Maybe the most important thing I discovered was that the marble floors of Harimandir are all around us, not in a faraway place. Just lean down, start scrubbing, and don’t stop until you see the One in your reflection.
The “Song of the Khalsa” is from 1975. I always have to look it up by the movie that inspired it, “The Human Factor” starring George Kennedy. That movie made me understand the term “fearless.” Not overcoming fear, but being utterly without fear, the state of the enlightened. I came home from the theatre, and I was so inspired I was almost agitated. I wanted to put it in some form that could be transmitted to others… to bottle it. That’s how this song, through the filter of my sadhana and seva, came to be.
So, leave the fear. Bani, Bana, Simran, and Seva can wash away any of that. Be in the flow and enjoy the “movie.” Long answer to a short question, but that title got me going….
I worked on the song in our sadhana room at the ashram. It took two or three hours, which is very quick for me. After I thought the song was finished, with four verses being written, I had a feeling of completion and great relief that it came out well. I decided to go upstairs to my bedroom and rest. Just as I was passing through the doorway, I felt as if someone or something started knocking gently on my head, as you might knock lightly on a door.
Now this kind of thing may seem a little odd to you, but I was already familiar with many unusual experiences from my meditations. I took it right in stride and went along mentally. “What?” (as in, “What do you want?”), I thought, somewhat defiantly. I could tell that since it had started out with head knocking, it was going to be some kind of bugging, not hugging. “You’re not finished with the song,” ‘It’ said. “What do you mean? It’s good, it says what I felt, and it has four whole verses. That’s plenty!” I thought back emphatically.

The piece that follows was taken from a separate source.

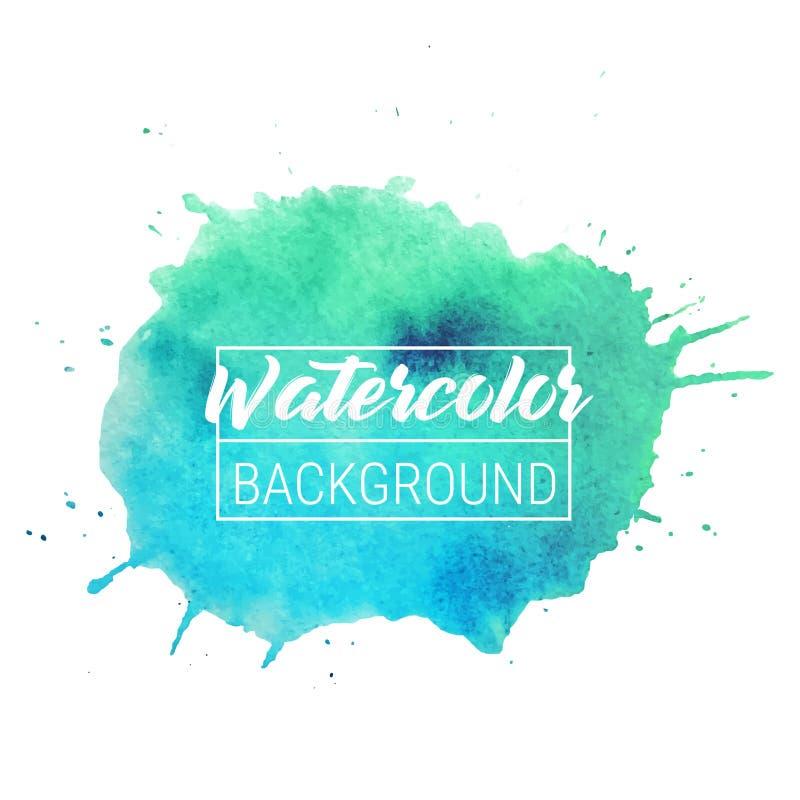 De tekstvakje van de waterverfvlek vectorachtergrond De geïsoleerde vector van de waterverfvlek voor verkoop, Web, banner Waterve royalty-vrije illustratie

Surely the blazing logic of my argument that, “It’s the number of verses that counts,” would overcome any further objection. It was happening so suddenly I wasn’t quite realizing yet that whoever could communicate with me internally probably already knew how many verses there were. “No, it’s not done!” ‘It’ insisted in my head.
There is a kind of a birthing process involved for me to write a song, and this ‘It’ was telling me it wasn’t good enough. Even so, it finally got through to me that this exchange was something new and different. Am I hearing from one of the Gurus? Siri Singh Sahib? My own soul? God? What? The one thing I knew was that it was not my own mind. I was having an actual “conversation” with someone else.
“Are you sure?” I gave one more hopeful try. “Go finish it,” ‘It’ vibrated in me. I realized that I should listen and not argue. “Oh, all right, have it your way,” I thought (still a little peevishly). I went back downstairs and picked up my guitar. Immediately, out popped one more verse, easy as bowing your head. The verse was “Baisakhi day we were thousands.” I rearranged the song a little, and that new verse then became the fourth verse.
I went back upstairs. I stopped in front of the door and waited a moment. Then I passed through expectantly, my eyes looking up to either side of me. There were no more head bops. There was no more communication from ‘It.’ ‘It’ was satisfied, and so was I.
To this day I have no idea who or what ‘It’ was. Nothing like that has ever happened again. I just accept it and give thanks for that clear command and give thanks that I could hear.
P.S. Intuitively, I have always “suspected” it was Siri Singh Sahib Ji. He never confirmed or denied.